Signs and Symptoms of a Student in Distress but Not in Any Immediate Danger:*

  • Excessive procrastination and very poorly prepared work, especially if this is inconsistent with previous work.
  • Infrequent class or lab attendance with little or no work completed.
  • Excessive avoidance of their research and of meetings with advisors.
  • Dependency; e.g., the student who hangs around you, makes excessive appointments to see you during office hours or needs excessive amounts of direction or guidance.
  • Inability to make decisions despite your repeated attempts to clarify and encourage.
  • Repeated requests for special consideration; e.g., extensions for examinations or not making progress on their research.
  • Listlessness, lack of energy, or frequently falling asleep in class or lab.
  • Normal emotions that are displayed to an extreme degree or for a prolonged period of time; e.g., fearfulness, tearfulness, nervousness.
  • Marked changes in personality.
  • Dramatic weight loss or weight gain.
  • Behavior that regularly interferes with the decorum or effective management of your class, lab, or office.
  • Use of alcohol or other drugs that leads to academic impairment or represents a change in use for the student; e.g., binge use, coming to class intoxicated or with a hangover.

 

*Not all of these symptoms need be present to indicate a student needs help. It is also true that telling the difference between an individual's personality style and symptoms of a problem can be difficult. The "symptoms" described above are behaviors that lead to problems for the individual and as such, are reasons for concern.

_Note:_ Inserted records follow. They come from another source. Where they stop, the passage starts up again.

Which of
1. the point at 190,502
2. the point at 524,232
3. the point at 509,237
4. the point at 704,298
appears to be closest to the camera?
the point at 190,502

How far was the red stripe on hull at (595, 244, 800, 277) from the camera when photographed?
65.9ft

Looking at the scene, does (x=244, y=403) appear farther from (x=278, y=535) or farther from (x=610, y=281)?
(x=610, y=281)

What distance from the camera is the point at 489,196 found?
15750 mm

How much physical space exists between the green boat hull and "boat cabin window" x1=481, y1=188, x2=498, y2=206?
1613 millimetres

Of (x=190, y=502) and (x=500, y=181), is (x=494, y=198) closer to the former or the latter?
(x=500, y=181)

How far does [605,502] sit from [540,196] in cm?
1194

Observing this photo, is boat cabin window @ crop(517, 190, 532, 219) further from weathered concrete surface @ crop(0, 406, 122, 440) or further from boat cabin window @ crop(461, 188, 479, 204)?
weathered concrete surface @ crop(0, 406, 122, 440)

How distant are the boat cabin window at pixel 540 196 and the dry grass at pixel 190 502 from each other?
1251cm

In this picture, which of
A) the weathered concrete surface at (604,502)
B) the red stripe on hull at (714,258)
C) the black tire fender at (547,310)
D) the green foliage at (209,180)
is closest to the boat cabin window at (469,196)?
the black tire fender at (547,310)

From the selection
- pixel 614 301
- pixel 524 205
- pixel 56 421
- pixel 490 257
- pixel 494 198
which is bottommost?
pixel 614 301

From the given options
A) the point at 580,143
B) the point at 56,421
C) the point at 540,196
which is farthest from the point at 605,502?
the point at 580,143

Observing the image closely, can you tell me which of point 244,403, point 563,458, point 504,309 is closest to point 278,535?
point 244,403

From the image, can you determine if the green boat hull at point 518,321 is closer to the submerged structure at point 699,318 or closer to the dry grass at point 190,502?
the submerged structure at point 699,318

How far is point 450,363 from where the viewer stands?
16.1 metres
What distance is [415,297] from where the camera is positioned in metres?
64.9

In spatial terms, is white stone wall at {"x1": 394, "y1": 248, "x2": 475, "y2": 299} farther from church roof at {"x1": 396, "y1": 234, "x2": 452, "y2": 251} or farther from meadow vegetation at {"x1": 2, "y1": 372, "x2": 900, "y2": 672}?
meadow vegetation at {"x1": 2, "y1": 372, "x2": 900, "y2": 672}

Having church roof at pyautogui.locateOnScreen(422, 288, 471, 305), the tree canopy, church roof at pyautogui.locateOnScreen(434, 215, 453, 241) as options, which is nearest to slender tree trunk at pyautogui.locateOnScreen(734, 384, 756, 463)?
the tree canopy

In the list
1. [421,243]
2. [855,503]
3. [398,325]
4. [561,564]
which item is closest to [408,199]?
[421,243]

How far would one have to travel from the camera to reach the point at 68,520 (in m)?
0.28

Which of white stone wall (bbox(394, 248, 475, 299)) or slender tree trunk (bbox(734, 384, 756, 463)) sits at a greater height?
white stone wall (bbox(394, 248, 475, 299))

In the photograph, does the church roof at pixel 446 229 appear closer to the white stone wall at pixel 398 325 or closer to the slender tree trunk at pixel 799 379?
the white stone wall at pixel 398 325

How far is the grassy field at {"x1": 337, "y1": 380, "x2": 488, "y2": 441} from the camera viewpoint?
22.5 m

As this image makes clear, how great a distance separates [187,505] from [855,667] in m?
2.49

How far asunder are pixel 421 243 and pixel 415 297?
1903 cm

If you are unsure as to whether someone's behavior is something to be concerned about, please call the Counseling Center at x8331 or (626) 395-8331 and we can help you determine if something should be done.

 


Guidelines for Interacting With Students in Distress but Not in Any Immediate Danger

What to Do:

  • Talk to the student in private.
  • Listen carefully.
  • Show concern and interest.
  • Use open-ended questions, and reflect back the essence of what the student has told you.
  • Avoid criticizing or sounding judgmental.
  • Consider the Counseling Center as a resource and discuss a referral with the student.
  • If the student resists help and you are worried, call the Counseling Center at x8331 or (626) 395-8331 and ask for the director of the Counseling Services or for any other psychologist and discuss your concerns.
  • Involve yourself only as far as you feel comfortable. Extending oneself can be a gratifying experience when kept within realistic limits.